TEKS YANG DIBERIKAN.
----
Penetapan komoditas untuk bahan baku yang akan dijadikan produk PIPL;

Perencanaan bentuk produk yang akan dihasilkan (tepung);

Pengkajian dan analisis produk PIPL (uji laboratorium, uji penerimaan konsumen, analisis kelayakan pasar).

  • Pengadaan mesin dan peralatan untuk produksi, pengemasan dan labeling. Mesin dan peralatan yang digunakan harus menyesuaikan dengan jenis produk yang akan dihasilkan, kapasitas produksi, infrastruktur yang dimiliki oleh penerima manfaat, serta sarana dan prasarana di lokasi kegiatan.
  • Penetapan petugas pendamping kelompok dan pendamping kabupaten/kota, yang memenuhi kriteria sebagai berikut:
  • Aparat/petugas yang menangani ketahanan pangan di kabupaten/kota.
----
BLOK DATA.

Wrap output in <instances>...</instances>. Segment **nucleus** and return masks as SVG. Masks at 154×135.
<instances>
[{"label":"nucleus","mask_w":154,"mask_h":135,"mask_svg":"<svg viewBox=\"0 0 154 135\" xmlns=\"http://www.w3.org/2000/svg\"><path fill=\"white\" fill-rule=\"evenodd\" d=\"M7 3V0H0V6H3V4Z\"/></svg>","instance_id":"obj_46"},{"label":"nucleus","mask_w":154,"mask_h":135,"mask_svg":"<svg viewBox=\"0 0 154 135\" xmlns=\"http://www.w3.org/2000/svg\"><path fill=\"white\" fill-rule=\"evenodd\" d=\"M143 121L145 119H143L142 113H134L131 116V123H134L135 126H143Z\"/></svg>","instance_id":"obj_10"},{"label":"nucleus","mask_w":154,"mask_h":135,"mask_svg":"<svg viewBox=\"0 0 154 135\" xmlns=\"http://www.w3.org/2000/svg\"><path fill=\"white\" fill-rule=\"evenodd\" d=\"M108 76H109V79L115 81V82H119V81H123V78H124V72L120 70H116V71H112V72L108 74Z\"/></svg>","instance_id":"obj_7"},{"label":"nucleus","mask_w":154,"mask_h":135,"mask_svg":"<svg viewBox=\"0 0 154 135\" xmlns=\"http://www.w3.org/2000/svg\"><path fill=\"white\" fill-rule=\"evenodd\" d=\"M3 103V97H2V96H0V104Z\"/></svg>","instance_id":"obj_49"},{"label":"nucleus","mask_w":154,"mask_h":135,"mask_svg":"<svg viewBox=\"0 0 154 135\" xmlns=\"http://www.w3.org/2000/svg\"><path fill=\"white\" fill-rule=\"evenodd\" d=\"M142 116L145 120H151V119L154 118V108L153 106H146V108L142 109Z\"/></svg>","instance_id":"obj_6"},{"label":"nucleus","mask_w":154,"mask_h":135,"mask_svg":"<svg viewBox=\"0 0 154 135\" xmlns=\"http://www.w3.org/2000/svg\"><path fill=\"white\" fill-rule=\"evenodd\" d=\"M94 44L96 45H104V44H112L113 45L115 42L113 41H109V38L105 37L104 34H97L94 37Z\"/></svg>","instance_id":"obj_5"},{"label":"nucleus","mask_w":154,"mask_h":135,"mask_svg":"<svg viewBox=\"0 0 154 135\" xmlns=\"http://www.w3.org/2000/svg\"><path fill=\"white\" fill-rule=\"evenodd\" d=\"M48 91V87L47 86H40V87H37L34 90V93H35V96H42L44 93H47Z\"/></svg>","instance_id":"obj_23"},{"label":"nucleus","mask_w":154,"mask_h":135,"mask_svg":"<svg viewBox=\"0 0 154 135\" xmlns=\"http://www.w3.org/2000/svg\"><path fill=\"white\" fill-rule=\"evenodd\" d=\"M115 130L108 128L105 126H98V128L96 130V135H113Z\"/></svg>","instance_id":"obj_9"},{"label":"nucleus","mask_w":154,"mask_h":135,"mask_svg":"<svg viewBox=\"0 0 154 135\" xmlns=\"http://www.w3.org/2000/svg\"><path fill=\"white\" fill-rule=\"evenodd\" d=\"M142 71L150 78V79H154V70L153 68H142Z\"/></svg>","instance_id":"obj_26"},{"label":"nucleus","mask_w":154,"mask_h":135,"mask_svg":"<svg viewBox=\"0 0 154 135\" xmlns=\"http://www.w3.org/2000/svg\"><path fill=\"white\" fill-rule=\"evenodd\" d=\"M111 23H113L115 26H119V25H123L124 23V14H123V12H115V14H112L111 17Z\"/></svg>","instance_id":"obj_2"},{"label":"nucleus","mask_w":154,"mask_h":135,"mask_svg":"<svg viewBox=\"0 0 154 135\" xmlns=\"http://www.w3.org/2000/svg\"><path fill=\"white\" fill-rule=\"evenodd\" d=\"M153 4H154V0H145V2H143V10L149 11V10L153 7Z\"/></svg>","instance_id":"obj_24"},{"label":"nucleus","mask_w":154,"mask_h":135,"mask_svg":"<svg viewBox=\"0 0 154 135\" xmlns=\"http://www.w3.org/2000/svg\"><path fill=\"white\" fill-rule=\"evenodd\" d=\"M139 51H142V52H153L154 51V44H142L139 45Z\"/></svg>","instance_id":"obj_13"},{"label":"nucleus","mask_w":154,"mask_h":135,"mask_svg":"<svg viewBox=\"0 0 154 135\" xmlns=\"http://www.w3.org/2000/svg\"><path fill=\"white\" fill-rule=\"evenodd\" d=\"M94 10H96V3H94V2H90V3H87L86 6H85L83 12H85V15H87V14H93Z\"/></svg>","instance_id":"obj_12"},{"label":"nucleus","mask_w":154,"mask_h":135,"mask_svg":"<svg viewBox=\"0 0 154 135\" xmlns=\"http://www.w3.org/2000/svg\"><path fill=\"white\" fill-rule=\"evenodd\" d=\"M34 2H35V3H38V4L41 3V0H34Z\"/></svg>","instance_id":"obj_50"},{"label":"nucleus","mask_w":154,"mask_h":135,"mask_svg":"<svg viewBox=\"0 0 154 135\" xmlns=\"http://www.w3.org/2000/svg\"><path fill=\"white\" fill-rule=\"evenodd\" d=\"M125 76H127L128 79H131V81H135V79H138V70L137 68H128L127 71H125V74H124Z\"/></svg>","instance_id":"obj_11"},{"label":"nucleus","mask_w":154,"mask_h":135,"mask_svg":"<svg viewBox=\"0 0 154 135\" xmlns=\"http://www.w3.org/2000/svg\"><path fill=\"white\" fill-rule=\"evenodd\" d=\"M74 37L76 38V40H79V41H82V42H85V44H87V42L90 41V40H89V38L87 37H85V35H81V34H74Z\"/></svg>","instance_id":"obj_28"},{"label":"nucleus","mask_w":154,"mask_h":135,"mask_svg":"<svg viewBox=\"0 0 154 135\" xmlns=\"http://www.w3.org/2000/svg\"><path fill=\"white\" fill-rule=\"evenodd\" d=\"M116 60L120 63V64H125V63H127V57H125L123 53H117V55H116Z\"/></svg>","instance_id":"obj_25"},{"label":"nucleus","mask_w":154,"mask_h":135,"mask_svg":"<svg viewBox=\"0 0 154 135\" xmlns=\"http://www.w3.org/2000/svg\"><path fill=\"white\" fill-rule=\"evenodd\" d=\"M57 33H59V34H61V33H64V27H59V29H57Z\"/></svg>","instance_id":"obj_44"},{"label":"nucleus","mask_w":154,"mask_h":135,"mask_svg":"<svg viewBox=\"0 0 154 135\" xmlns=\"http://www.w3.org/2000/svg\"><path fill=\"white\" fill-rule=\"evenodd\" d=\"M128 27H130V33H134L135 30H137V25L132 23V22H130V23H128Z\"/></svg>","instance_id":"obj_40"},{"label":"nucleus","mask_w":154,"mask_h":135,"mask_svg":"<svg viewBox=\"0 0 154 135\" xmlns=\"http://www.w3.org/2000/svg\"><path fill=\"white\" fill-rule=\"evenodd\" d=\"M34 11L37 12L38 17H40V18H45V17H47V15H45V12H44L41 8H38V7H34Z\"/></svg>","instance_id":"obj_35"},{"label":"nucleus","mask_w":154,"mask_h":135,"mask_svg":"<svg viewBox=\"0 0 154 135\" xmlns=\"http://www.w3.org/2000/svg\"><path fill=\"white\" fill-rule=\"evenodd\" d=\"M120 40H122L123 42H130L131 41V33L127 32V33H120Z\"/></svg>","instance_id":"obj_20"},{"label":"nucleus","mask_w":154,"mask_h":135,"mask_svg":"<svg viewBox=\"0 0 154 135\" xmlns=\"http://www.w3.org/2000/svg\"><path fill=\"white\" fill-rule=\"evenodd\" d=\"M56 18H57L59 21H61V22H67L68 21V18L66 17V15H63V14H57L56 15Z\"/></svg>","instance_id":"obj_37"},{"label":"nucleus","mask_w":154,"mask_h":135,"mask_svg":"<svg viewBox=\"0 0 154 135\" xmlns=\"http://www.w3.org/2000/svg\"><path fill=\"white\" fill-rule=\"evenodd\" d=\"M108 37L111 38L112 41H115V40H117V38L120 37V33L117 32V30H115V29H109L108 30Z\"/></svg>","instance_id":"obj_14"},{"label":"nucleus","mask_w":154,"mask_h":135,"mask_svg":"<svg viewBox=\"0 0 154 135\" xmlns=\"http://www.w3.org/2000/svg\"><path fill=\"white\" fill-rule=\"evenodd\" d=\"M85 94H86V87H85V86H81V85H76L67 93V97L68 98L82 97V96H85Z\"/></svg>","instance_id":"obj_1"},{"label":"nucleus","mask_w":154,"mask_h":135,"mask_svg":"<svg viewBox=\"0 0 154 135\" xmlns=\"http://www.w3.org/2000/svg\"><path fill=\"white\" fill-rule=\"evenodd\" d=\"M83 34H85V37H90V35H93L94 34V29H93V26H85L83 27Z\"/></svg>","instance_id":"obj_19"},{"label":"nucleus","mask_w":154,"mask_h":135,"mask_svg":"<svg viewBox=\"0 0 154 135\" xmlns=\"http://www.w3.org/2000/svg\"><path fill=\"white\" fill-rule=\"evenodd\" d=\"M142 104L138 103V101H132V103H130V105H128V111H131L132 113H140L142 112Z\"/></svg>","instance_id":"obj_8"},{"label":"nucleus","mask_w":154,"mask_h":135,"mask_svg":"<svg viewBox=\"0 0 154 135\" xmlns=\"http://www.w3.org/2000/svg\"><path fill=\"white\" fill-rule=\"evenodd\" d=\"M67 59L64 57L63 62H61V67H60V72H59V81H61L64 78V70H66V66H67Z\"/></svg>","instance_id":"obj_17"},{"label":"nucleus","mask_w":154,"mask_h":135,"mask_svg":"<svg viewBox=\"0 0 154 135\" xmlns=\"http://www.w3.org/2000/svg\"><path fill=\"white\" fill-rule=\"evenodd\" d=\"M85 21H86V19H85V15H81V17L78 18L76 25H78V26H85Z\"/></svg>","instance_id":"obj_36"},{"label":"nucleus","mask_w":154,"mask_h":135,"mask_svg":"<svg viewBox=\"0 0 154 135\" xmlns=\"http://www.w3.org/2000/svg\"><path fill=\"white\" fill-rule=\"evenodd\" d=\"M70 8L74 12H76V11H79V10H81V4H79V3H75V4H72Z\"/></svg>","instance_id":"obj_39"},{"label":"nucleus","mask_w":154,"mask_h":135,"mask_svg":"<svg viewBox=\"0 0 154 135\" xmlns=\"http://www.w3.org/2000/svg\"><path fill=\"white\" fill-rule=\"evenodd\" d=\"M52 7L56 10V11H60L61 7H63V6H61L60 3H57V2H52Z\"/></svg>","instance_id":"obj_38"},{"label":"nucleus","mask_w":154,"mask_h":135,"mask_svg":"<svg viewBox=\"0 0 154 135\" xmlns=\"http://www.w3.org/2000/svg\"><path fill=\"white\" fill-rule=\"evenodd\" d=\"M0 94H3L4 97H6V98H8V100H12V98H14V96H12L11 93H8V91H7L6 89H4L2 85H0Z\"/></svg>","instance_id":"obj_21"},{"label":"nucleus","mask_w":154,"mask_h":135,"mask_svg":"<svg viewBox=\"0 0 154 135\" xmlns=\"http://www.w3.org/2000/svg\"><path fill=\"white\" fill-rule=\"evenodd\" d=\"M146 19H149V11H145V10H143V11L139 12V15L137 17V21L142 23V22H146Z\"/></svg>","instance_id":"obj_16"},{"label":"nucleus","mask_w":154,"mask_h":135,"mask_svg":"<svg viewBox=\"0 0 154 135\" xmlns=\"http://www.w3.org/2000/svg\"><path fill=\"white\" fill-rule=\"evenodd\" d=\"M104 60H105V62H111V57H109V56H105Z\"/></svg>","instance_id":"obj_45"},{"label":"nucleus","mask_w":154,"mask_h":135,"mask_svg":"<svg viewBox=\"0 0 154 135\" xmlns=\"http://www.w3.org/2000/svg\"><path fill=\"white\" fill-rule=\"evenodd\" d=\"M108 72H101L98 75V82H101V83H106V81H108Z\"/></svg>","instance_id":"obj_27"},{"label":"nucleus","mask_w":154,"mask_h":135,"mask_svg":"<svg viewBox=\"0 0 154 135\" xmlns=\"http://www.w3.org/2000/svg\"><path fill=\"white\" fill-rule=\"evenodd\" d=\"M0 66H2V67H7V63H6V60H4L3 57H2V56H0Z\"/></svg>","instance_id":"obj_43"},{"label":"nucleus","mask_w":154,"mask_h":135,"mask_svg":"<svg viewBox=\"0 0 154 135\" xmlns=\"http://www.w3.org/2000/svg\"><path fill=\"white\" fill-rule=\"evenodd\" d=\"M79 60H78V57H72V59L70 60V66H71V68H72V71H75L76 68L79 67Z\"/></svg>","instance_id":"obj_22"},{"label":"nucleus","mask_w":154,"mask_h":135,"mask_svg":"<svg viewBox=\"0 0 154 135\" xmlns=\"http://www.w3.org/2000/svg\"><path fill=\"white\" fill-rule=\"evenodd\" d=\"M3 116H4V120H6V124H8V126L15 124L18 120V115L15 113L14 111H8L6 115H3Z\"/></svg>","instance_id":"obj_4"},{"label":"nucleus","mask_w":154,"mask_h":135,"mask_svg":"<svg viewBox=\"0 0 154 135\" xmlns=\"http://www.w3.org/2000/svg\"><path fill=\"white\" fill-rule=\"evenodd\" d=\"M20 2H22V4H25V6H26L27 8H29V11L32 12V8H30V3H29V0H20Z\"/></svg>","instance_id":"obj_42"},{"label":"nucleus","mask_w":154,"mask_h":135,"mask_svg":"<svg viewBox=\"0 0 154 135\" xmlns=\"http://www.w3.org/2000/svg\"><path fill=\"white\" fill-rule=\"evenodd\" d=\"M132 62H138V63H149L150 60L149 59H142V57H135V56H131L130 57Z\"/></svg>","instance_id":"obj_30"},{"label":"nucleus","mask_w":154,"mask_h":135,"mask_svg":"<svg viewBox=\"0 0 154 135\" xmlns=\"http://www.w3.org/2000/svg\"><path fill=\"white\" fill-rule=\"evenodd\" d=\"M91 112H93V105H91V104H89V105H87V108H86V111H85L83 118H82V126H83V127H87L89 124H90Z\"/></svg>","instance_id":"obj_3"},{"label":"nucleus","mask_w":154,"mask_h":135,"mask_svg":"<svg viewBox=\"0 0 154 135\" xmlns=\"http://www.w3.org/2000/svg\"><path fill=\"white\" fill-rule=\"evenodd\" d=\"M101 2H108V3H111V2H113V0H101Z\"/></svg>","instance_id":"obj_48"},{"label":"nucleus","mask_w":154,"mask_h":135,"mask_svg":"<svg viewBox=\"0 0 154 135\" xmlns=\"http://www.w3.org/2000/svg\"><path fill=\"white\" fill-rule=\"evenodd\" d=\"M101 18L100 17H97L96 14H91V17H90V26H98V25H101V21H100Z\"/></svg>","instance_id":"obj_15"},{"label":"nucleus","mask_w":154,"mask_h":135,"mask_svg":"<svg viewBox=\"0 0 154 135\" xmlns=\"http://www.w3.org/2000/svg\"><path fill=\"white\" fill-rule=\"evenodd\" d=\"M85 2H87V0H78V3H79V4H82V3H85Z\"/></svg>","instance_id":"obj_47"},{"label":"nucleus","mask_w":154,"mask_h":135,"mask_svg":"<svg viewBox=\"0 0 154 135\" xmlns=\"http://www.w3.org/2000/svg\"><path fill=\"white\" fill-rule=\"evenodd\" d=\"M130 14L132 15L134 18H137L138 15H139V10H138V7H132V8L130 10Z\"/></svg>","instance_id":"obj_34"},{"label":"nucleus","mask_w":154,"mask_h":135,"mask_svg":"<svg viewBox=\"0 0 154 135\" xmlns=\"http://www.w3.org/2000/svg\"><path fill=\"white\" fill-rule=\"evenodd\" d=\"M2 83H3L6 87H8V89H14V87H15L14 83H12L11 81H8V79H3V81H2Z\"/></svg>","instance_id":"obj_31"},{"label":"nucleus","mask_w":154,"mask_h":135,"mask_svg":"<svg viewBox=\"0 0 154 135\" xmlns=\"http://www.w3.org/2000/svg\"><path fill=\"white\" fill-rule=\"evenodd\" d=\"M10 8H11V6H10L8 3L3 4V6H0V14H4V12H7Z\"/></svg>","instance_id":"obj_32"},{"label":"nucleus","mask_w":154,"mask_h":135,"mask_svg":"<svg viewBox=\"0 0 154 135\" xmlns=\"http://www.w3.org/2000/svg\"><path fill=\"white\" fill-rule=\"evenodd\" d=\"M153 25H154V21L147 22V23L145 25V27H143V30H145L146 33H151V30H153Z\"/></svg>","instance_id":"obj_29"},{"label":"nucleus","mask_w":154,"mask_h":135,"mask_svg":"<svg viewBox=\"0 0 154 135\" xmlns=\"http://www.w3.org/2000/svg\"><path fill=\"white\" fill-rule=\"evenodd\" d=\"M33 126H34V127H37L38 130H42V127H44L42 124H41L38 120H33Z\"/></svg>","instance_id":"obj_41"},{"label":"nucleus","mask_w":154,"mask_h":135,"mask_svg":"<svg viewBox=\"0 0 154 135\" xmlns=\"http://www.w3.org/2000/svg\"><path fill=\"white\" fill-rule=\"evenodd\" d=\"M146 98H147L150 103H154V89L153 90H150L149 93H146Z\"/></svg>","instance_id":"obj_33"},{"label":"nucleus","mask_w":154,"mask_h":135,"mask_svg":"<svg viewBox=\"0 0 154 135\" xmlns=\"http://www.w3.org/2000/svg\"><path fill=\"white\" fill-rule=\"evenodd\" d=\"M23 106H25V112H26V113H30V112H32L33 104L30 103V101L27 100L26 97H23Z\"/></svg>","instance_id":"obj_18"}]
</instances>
----
BAGIAN LATIHAN.
[A] Salin bagian teks tentang produk PIPL di atas, mulai dari "Penetapan komoditas untuk" dan terus hingga "pangan di kabupaten/kota.".
[B] Teruskan teks tentang produk PIPL dari kalimat terakhir yang tercantum.

HASIL LATIHAN.
[A]
Penetapan komoditas untuk bahan baku yang akan dijadikan produk PIPL;

Perencanaan bentuk produk yang akan dihasilkan (tepung);

Pengkajian dan analisis produk PIPL (uji laboratorium, uji penerimaan konsumen, analisis kelayakan pasar).

  • Pengadaan mesin dan peralatan untuk produksi, pengemasan dan labeling. Mesin dan peralatan yang digunakan harus menyesuaikan dengan jenis produk yang akan dihasilkan, kapasitas produksi, infrastruktur yang dimiliki oleh penerima manfaat, serta sarana dan prasarana di lokasi kegiatan.
  • Penetapan petugas pendamping kelompok dan pendamping kabupaten/kota, yang memenuhi kriteria sebagai berikut:
  • Aparat/petugas yang menangani ketahanan pangan di kabupaten/kota.

[B]
  • Memiliki kemampuan teknis di bidang teknologi pangan dan penanganan proses produksi pangan.
  • Memiliki kemampuan dan pengetahuan di bidang perizinan, pendaftaran dan pelabelan produk pangan (Kemenkes, BPOM, Halal MUI, dan sebagainya).
  • Memiliki kemampuan dalam memotivasi dan memberdayakan kelompok usaha pangan, baik di bidang produksi maupun pemasaran produk pangan.
  • Kegiatan operasional di kabupaten dan provinsi yang meliputi: identifikasi, koordinasi, pendampingan, monitoring, evaluasi dan pelaporan.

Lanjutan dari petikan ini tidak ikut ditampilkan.